Starting at the line that contains "At what distance does" and ending at the last line of the rows below, write the lines as a Markdown table with the columns No. and Line. Number each line and leave out blank ones.

=====

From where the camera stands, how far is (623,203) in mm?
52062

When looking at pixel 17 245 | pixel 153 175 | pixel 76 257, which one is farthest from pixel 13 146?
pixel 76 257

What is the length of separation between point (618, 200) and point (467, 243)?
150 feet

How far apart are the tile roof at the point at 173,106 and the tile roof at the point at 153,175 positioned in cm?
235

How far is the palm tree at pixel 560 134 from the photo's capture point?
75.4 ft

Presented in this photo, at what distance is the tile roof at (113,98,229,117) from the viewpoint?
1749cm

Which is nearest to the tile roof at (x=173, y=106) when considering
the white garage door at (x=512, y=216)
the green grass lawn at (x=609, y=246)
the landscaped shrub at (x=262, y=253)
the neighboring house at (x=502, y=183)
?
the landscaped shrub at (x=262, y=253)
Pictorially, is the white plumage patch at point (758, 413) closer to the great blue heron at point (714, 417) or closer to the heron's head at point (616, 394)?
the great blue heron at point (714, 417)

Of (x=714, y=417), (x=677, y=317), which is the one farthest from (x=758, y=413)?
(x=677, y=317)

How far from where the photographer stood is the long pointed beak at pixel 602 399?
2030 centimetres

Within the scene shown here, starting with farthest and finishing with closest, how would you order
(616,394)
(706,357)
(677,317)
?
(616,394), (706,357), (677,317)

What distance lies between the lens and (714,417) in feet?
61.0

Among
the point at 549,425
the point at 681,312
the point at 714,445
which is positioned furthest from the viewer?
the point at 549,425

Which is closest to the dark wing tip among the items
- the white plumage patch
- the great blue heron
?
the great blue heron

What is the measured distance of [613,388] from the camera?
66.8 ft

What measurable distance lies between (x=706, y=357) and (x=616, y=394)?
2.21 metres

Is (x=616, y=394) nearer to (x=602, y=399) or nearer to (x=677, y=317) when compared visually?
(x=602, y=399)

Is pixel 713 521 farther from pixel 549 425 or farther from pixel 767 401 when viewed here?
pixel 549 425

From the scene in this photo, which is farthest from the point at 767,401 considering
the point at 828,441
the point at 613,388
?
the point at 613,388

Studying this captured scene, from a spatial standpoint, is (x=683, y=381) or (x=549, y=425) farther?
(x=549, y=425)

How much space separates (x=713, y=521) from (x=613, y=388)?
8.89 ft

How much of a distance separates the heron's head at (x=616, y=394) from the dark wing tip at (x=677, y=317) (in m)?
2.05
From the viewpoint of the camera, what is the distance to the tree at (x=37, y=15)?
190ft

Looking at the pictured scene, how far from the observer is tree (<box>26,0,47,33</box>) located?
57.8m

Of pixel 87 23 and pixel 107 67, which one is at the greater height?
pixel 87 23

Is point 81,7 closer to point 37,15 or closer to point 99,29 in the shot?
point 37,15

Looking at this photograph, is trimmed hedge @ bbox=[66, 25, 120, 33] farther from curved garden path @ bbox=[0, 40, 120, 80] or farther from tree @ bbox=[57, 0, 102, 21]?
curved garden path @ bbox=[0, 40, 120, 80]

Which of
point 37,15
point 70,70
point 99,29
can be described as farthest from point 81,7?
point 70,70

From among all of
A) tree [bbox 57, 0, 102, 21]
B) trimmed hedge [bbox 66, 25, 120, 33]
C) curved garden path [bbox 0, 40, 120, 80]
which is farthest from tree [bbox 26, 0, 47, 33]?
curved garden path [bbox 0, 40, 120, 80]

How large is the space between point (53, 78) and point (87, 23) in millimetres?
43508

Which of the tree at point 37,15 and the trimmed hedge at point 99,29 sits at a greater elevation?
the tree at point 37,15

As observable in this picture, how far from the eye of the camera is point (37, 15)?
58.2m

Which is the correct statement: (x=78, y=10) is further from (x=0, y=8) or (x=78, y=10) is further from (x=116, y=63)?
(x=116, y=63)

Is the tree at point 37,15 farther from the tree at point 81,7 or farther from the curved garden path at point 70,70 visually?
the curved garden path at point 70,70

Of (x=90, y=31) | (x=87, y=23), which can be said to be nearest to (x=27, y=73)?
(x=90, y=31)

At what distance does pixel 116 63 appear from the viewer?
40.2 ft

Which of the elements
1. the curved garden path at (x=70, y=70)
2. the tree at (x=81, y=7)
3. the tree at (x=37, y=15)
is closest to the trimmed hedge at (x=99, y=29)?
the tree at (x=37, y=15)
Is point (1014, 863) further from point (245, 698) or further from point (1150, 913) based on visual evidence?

=====

SOLUTION FOR THIS PROBLEM:
| No. | Line |
|---|---|
| 1 | At what distance does pixel 116 63 appear from the viewer? |
| 2 | 40.2 ft |
| 3 | Which of the elements |
| 4 | 1. the curved garden path at (x=70, y=70) |
| 5 | 2. the tree at (x=81, y=7) |
| 6 | 3. the tree at (x=37, y=15) |
| 7 | is closest to the trimmed hedge at (x=99, y=29)? |
| 8 | the tree at (x=37, y=15) |
| 9 | Is point (1014, 863) further from point (245, 698) or further from point (1150, 913) based on visual evidence? |